Shen’s film A Neon Life documents the work of artists who create neon signs.

One evening last June, just hours before she was scheduled to leave for a shoot in Cambodia, independent documentary filmmaker Joanne Shen ’94 received word that the driver she’d hired to escort her crew and their 300 pounds of equipment through the streets of Phnom Penh had backed out. For a film producer, this is the equivalent of a football coach having a key player sprain his ankle the night before a playoff game. These are not the moments Shen lives for.

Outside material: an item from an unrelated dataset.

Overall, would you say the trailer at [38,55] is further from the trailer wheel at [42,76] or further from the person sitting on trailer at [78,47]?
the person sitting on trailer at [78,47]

While shooting another film, her award-winning A Neon Life, about artists who make neon signs, she strapped on a harness and hung from the side of a skyscraper, camera in hand, to capture an installation in progress on a building in Oakland, California. Now, that’s her kind of adrenaline rush.

“There are times when I’m shooting when I literally feel like I’m eating life, it’s that exciting,” says Shen, who lives in San Francisco.
Shen, who managed to find another driver for her shoot in Cambodia, found plenty of excitement there, too. As the associate producer for a PBS documentary on labor conditions in Southeast Asia, she knew she would be stepping into controversial territory. What she didn’t anticipate was how much access her team would have during their two-week stay. They took their cameras inside sweatshops, filmed a strike in action, and interviewed people from all walks of life — from garment factory owners to the workers living in wooden shantytowns. The documentary, part of a PBS series titled Livelyhood, aired in September.

Shen got her start in filmmaking in Hong Kong, where, in 1997, she was freelancing for a weekly newspaper and looking for a change of pace.

That’s when she caught wind of an 80-year-old graffiti artist who uses calligraphy ink and paintbrushes to make his mark. Shen joined forces with a local television producer to direct King of Kowloon, a 30-minute documentary that went on to tour the U.S. festival circuit.

Working on King of Kowloon, says Shen, taught her an important lesson: In documentary filmmaking, finding an intriguing subject is paramount. No matter how compelling the story, the person on screen makes it come alive for an audience.

What does she look for in a subject? “I’m attracted to visionaries,” Shen says: People like Ted Hayes, an activist for the homeless in Compton, California, who started a cricket team for inner-city kids. Hayes and his team are the subjects of Cricket Outta Compton, a movie Shen directed while attending Stanford University’s documentary film program from 1997 to 1999. The film landed her a semifinalist spot in the Student Academy Awards, and won first place in the Black Maria Film Festival, which tours the nation. (For more on Shen’s films, go to www.joanneshen.com.)

Thinking back to Princeton, Shen, an English major, credits her undergraduate education with laying the theoretical groundwork for her career. John McPhee ’53, whose nonfiction writing class taught her to be meticulous with details, was a key influence. Today, Shen is still focused on the details, but the payoff comes in celluloid.

By Tamar Laddy ’94
Tamar Laddy is a film student at the University of Southern California.